Starting from trivial ones like forgetting to enable cgo (or turning it off by accident), to blocking md5, to more nuinanced caveats - like preventing silently falling back to uncertified gocrypto.

I've built a test app. using "github.com/microsoft/go systemcrypto experiment with build tag to require FIPS", and also added to it:

import (
	"crypto/md5"
      ...
}

func myMD5() {
	// Data to hash
	data := "Hello, this is some data to hash using MD5"

	// Create an MD5 hash
	hash := md5.New()
	hash.Write([]byte(data))
	hashBytes := hash.Sum(nil)

	// Convert the hash to a hexadecimal string for display
	hashString := hex.EncodeToString(hashBytes)

	// Print the MD5 hash
	fmt.Printf("MD5 hash of '%s': %s\n", data, hashString)
}


func main() {
        myMD5()
   ...
}

and it didn't block md5.

Here they say:

There is not yet any way to configure the crypto APIs to panic instead of falling back to standard Go crypto.

Are you sure about this? Or maybe, I'm missing something.
TIA!

[FiloSottile]

Discussions of third-party forks such as github.com/microsoft/go are off topic. This issue is about a safety limitation in the (not officially supported) Go+BoringCrypto mode (which is unlikely to see much investment due to #69536).

[xnox]

There is not yet any way to configure the crypto APIs to panic instead of falling back to standard Go crypto.

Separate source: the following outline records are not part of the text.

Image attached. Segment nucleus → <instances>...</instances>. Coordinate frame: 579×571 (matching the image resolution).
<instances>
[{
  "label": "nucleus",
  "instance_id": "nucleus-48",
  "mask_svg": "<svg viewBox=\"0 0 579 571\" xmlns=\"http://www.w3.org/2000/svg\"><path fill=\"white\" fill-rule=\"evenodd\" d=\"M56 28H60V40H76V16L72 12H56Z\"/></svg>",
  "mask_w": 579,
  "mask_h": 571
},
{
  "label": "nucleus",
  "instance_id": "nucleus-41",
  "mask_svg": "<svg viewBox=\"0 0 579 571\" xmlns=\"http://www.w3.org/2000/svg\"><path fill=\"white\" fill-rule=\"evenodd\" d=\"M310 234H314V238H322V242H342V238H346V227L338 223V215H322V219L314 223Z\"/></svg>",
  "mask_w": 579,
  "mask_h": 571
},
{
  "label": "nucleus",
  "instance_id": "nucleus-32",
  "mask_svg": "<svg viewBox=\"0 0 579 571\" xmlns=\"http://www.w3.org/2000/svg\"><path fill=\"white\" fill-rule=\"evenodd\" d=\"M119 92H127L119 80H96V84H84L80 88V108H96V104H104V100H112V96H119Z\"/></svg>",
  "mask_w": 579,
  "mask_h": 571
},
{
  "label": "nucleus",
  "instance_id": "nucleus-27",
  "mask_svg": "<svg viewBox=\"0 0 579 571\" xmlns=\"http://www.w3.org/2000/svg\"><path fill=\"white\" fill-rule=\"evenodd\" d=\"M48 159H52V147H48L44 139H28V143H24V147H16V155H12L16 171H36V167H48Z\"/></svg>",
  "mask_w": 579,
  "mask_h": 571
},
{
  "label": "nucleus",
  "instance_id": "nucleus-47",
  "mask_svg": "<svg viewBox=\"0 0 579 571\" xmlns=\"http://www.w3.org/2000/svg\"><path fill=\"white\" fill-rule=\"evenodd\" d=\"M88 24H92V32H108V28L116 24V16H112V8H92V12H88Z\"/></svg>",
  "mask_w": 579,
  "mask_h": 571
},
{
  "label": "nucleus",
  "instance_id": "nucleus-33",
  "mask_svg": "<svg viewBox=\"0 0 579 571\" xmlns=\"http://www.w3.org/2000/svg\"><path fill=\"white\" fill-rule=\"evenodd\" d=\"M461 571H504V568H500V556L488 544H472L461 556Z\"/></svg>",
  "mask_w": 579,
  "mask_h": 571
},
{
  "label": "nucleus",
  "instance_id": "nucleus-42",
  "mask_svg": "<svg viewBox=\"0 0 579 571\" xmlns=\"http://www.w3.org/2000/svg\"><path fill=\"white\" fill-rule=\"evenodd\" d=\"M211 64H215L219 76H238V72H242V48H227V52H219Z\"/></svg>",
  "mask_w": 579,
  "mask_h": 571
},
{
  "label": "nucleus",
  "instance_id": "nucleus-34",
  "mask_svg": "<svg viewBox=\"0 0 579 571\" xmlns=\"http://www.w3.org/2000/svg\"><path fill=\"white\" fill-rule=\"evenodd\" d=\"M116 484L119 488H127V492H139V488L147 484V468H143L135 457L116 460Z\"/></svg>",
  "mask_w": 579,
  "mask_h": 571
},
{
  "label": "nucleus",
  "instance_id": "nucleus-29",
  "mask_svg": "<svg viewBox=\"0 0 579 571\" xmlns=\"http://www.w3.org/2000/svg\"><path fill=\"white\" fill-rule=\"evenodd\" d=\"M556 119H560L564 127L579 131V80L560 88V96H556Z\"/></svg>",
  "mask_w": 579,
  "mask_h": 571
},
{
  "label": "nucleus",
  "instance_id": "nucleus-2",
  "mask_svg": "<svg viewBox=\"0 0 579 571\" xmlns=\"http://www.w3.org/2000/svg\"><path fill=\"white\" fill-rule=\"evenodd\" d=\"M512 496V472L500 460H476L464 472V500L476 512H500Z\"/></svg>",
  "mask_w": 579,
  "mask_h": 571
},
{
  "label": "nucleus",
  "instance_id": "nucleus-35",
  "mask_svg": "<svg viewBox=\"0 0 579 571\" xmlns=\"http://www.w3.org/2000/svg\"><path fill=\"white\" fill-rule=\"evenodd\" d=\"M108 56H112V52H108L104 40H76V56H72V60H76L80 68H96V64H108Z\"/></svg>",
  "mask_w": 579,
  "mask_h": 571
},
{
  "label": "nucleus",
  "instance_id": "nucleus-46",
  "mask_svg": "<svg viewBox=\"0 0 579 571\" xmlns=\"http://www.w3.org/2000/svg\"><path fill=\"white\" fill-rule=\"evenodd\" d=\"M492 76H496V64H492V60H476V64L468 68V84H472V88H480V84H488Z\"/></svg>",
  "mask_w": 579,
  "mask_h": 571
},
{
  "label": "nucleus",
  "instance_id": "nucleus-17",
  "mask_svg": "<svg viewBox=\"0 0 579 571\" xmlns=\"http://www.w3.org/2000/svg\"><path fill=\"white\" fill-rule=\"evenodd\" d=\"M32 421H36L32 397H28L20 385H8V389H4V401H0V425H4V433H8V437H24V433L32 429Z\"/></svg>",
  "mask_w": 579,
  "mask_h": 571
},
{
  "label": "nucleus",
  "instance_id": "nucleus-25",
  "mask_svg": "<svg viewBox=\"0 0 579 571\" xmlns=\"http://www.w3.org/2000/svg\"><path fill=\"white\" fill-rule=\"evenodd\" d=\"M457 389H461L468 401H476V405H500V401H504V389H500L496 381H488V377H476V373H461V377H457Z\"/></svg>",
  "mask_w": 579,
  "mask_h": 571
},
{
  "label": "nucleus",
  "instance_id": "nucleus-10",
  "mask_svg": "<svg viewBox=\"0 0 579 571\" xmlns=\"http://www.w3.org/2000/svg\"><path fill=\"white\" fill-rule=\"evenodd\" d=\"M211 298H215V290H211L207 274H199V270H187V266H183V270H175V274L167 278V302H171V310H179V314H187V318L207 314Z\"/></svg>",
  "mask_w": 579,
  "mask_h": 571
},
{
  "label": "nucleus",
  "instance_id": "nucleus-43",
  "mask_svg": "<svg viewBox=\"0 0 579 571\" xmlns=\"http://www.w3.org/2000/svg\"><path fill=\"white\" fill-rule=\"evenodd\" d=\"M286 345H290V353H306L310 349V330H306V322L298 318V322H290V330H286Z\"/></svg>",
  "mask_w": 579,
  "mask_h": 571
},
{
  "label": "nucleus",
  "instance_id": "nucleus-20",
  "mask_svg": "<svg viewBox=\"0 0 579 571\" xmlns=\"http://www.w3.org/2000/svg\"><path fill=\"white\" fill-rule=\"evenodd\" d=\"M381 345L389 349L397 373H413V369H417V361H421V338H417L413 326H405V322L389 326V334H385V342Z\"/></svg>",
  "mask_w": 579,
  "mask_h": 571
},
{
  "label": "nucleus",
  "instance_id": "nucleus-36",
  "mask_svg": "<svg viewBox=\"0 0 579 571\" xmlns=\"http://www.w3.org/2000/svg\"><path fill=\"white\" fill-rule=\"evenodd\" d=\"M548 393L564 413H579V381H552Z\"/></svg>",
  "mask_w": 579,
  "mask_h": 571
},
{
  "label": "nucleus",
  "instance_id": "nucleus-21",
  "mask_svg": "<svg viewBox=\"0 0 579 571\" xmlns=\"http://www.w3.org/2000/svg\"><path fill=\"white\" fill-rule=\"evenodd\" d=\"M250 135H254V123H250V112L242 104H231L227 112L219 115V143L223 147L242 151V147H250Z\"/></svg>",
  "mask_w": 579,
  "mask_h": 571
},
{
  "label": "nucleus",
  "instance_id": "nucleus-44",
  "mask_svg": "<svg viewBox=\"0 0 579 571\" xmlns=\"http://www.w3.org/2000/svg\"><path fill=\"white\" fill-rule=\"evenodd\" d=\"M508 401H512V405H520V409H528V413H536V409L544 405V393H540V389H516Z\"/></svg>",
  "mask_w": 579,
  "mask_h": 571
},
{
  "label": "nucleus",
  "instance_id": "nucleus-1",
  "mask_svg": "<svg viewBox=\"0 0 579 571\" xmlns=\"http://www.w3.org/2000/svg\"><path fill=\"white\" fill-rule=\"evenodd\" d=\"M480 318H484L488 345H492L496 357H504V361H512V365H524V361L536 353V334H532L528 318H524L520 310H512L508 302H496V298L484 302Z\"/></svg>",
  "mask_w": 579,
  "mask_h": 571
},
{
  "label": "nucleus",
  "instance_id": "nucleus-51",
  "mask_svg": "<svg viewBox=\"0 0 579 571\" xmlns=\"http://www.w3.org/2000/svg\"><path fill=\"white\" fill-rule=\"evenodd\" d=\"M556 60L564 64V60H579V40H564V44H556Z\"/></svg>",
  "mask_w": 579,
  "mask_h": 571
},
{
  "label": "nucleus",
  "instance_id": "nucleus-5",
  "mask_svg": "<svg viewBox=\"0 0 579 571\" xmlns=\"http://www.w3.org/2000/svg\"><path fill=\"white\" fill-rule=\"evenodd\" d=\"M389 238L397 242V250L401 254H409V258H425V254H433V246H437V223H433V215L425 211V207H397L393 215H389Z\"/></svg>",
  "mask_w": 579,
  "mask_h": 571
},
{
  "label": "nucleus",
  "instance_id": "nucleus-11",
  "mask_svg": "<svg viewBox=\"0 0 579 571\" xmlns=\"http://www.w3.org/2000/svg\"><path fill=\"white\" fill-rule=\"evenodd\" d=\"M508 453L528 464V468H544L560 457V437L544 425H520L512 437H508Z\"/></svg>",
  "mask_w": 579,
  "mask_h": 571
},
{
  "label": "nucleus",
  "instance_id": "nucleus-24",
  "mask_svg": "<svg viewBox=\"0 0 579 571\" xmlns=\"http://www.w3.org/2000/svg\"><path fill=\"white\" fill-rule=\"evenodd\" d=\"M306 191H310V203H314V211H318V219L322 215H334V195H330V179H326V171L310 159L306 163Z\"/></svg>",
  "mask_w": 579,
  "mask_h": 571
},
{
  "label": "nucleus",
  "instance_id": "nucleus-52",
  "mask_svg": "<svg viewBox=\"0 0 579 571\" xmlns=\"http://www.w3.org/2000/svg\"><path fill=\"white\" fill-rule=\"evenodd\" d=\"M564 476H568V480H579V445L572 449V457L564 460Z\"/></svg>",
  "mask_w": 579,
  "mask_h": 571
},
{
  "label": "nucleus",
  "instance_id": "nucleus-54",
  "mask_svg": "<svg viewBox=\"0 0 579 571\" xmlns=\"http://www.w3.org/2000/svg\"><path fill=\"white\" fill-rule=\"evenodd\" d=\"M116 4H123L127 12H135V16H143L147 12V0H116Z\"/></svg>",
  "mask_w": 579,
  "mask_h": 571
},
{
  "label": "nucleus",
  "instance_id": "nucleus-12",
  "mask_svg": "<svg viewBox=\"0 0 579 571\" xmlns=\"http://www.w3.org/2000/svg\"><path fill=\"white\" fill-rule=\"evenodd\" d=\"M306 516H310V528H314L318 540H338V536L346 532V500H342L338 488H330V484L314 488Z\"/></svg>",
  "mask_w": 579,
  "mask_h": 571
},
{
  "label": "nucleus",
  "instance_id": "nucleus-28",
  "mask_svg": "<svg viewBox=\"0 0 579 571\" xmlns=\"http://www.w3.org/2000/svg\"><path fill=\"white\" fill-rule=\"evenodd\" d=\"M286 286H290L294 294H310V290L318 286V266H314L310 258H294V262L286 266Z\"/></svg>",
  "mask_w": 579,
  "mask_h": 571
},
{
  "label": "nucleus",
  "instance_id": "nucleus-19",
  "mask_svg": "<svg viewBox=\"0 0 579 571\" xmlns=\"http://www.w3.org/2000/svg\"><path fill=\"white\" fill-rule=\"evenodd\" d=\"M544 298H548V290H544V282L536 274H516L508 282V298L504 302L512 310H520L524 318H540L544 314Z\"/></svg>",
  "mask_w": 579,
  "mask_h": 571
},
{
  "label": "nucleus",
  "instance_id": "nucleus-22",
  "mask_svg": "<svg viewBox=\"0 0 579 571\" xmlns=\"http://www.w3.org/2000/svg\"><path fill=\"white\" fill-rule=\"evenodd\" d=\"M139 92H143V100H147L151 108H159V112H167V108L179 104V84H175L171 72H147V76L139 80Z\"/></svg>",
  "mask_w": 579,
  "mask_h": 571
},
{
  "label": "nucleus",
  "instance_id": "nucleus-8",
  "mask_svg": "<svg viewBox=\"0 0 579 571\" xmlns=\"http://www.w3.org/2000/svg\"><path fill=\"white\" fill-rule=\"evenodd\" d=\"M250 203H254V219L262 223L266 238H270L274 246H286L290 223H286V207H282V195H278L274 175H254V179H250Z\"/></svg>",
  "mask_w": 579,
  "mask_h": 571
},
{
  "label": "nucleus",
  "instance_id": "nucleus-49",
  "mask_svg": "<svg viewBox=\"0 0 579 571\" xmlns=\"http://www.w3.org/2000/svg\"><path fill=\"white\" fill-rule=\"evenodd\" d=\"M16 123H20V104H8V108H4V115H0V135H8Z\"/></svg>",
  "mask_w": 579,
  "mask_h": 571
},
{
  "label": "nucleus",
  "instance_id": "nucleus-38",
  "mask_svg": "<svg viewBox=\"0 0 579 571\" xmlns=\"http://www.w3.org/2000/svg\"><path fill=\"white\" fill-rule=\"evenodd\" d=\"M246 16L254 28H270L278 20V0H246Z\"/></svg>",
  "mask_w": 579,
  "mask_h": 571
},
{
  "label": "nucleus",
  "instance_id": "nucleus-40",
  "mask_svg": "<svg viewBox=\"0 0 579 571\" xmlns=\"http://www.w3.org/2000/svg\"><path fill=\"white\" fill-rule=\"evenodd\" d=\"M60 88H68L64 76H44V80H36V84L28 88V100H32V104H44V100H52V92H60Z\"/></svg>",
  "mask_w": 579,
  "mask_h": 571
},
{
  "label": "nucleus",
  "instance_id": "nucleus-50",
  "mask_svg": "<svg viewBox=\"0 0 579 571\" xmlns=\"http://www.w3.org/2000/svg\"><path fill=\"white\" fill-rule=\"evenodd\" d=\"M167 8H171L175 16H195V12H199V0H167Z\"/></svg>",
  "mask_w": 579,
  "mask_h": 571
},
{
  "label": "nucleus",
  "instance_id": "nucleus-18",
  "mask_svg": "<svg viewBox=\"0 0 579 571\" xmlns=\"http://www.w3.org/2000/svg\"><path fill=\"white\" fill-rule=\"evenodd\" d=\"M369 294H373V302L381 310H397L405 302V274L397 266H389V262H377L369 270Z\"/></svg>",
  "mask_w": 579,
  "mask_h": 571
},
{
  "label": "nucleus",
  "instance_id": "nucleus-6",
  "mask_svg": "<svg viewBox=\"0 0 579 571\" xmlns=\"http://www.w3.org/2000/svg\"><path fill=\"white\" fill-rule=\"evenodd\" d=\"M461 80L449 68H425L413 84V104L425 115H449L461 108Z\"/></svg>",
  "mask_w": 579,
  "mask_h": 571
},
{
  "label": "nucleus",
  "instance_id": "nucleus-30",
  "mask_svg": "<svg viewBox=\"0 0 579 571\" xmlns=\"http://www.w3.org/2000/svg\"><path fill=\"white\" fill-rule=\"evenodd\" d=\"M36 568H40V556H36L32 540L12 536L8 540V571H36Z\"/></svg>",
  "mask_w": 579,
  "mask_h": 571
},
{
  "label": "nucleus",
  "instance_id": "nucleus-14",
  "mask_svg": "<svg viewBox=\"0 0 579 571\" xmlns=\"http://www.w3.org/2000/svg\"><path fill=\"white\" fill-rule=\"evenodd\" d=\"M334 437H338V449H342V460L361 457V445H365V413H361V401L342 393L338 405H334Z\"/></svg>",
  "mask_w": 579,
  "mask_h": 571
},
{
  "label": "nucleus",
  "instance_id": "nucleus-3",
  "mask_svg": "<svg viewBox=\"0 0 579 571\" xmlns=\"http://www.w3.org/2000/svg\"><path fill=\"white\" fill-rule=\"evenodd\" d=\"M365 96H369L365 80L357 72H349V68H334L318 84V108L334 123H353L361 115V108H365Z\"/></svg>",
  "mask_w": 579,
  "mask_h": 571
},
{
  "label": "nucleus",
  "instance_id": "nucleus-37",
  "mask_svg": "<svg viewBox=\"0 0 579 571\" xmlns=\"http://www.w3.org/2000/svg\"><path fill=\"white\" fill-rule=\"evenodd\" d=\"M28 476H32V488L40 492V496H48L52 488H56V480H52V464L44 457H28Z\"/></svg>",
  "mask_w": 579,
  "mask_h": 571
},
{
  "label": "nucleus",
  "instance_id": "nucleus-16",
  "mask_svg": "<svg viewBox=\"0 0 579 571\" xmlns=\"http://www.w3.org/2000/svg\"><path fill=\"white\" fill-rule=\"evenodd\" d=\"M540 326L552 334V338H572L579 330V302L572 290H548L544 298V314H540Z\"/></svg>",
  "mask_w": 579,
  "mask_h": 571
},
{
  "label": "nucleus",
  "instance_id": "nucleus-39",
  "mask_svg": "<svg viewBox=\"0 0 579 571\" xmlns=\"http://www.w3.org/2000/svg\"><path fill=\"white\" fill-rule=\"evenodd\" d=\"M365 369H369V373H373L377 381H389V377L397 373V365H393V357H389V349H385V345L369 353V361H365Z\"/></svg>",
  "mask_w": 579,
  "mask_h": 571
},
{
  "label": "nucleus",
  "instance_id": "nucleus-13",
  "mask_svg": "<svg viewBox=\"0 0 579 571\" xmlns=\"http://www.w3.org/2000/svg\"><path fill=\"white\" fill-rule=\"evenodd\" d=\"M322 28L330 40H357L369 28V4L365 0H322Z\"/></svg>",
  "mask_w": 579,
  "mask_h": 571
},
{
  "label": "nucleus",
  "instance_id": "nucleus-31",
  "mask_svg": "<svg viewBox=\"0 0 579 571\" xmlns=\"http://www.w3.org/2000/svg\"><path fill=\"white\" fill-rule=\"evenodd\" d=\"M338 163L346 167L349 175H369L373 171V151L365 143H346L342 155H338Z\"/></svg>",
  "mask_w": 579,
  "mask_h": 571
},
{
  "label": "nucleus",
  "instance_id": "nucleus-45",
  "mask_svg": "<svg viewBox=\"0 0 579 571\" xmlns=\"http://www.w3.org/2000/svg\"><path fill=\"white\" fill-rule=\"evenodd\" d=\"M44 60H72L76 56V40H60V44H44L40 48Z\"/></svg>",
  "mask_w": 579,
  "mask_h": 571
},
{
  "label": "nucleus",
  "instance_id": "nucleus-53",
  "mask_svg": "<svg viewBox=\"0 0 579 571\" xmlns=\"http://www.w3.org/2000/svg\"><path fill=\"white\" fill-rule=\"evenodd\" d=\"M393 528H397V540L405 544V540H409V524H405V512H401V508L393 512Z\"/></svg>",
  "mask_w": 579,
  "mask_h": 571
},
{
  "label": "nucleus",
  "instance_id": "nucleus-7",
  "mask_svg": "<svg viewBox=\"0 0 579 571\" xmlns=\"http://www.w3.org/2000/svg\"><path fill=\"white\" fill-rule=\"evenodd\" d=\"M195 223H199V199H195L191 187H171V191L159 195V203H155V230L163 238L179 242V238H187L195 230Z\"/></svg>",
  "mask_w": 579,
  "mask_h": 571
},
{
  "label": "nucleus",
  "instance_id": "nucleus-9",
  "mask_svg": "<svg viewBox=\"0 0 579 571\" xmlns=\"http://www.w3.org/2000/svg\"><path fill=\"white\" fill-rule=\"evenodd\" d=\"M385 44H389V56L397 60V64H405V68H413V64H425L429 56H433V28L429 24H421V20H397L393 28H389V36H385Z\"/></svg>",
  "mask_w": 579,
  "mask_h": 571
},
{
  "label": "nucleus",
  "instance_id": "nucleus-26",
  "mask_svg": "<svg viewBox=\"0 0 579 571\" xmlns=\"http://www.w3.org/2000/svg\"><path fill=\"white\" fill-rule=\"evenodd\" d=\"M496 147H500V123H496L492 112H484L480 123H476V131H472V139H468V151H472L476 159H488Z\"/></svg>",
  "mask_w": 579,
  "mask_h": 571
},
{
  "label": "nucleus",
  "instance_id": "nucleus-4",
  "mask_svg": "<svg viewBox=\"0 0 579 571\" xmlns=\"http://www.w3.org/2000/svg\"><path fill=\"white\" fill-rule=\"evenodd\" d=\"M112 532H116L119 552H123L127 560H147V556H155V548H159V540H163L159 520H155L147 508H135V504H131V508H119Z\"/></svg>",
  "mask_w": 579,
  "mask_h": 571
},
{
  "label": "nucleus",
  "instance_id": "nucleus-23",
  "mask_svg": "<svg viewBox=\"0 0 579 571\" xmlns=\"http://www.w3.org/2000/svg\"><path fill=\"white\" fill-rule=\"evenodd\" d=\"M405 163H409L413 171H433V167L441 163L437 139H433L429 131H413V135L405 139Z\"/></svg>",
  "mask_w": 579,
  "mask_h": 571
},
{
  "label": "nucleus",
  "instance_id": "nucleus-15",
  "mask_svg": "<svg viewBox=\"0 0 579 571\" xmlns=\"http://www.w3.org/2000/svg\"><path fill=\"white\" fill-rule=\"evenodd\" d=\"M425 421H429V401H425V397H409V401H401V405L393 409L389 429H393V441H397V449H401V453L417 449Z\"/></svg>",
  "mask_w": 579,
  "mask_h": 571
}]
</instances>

Are you sure about this? Or maybe, I'm missing something.

the blocking depends on the policy of the FIPS module at runtime, and fallbacks. For example, today you typically need openssl default library context to be loaded with openssl default & fips providers, and default query properties set to fips=yes, and the module activated and passing selftests. Then MD5 will be blocked, as per policy of the module you are using, meaning you need to use an up to date 140-3 module. It's not the toolchain that enforces policy, but the relevant runtime FIPS module. FIPS is not about what apis you call; but about whether or not a fips module is in play and what it returns.

All of the above is out of scope for this bug report - please consult with your security officer, and your FIPS policies at runtime. Or contact your FIPS module vendor (i.e. Ubuntu Pro FIPS, RHEL UBI Fips, Chainguard FIPS Images, Suse FIPS, etc).

[aead]

Thanks @FiloSottile - closing this then. Hope the validation process is not too painful 🤞

[FiloSottile]

To be clear I was saying that discussions of third-party forks are off topic, not the original issue about Go+BoringCrypto.

Reopening to keep track of this just in case we do decide to clean up Go+BoringCrypto (or to close once we drop it).